Combined Cryoanalgesia and Erector Spinae Plane Block for Postoperative Pain Management in the Nuss Procedure: A Case Report
Filipa Rosa, Marta Marques, Sara Lopes, Inês Correia, Amélia Ferreira

TL;DR
A combination of erector spinae plane block and cryoablation was used to manage postoperative pain in a patient undergoing a Nuss procedure, showing effective pain control and early recovery.
Contribution
This case report introduces a combined cryoanalgesia and ESPB technique as a novel multimodal analgesic approach for postoperative pain management in the Nuss procedure.
Findings
The combined approach provided effective immediate and sustained analgesia with minimal opioid use.
The patient experienced early mobilization and recovery without complications.

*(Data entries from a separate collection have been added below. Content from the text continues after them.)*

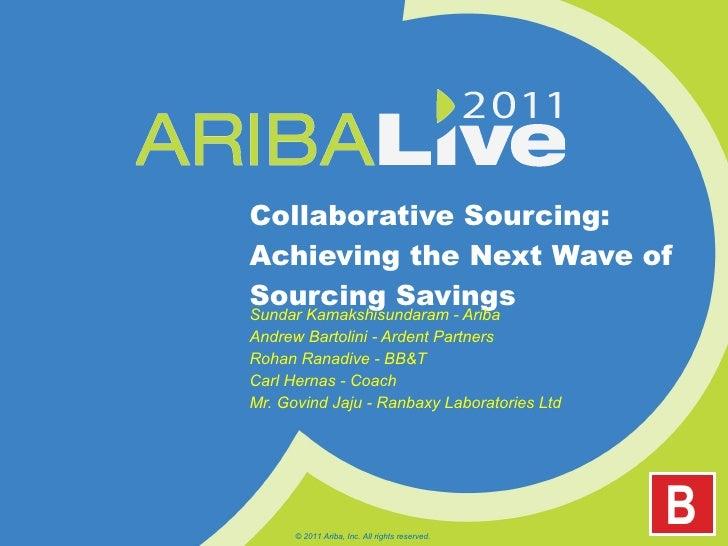 Collaborative Sourcing: Achieving the Next Wave of Sourcing Savings  Sundar Kamakshisundaram - Ariba Andrew Bartolini - Ar...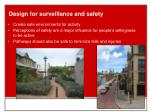 design for surveillance and safety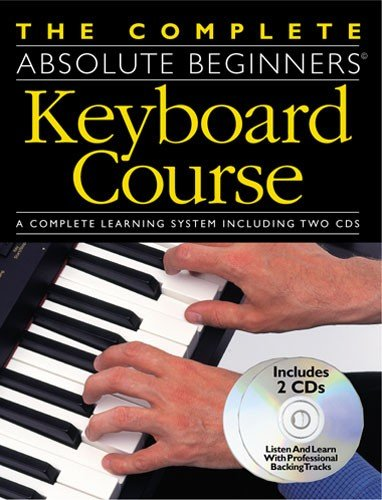 The Complete Absolute Beginners Keyboard Course: CD Pack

The technique may offer comparable efficacy to traditional methods with improved safety and simplicity.
Abstract
Pectus excavatum, the most common congenital chest wall deformity, is conventionally corrected using the minimally invasive Nuss procedure; however, postoperative pain remains a significant clinical challenge. Thoracic epidural analgesia (TEA) has traditionally been considered the gold standard, but it carries potential complications and technical challenges, particularly in patients with thoracic deformities. Alternative strategies, including the erector spinae plane block (ESPB) and intercostal nerve cryoablation, are therefore being explored to optimize pain control, reduce opioid consumption, and facilitate recovery. Intercostal nerve cryoablation provides prolonged analgesia through temporary axonal degeneration, yet its delayed onset necessitates complementary techniques for effective immediate postoperative pain management. We report the case of a 14-year-old female (American…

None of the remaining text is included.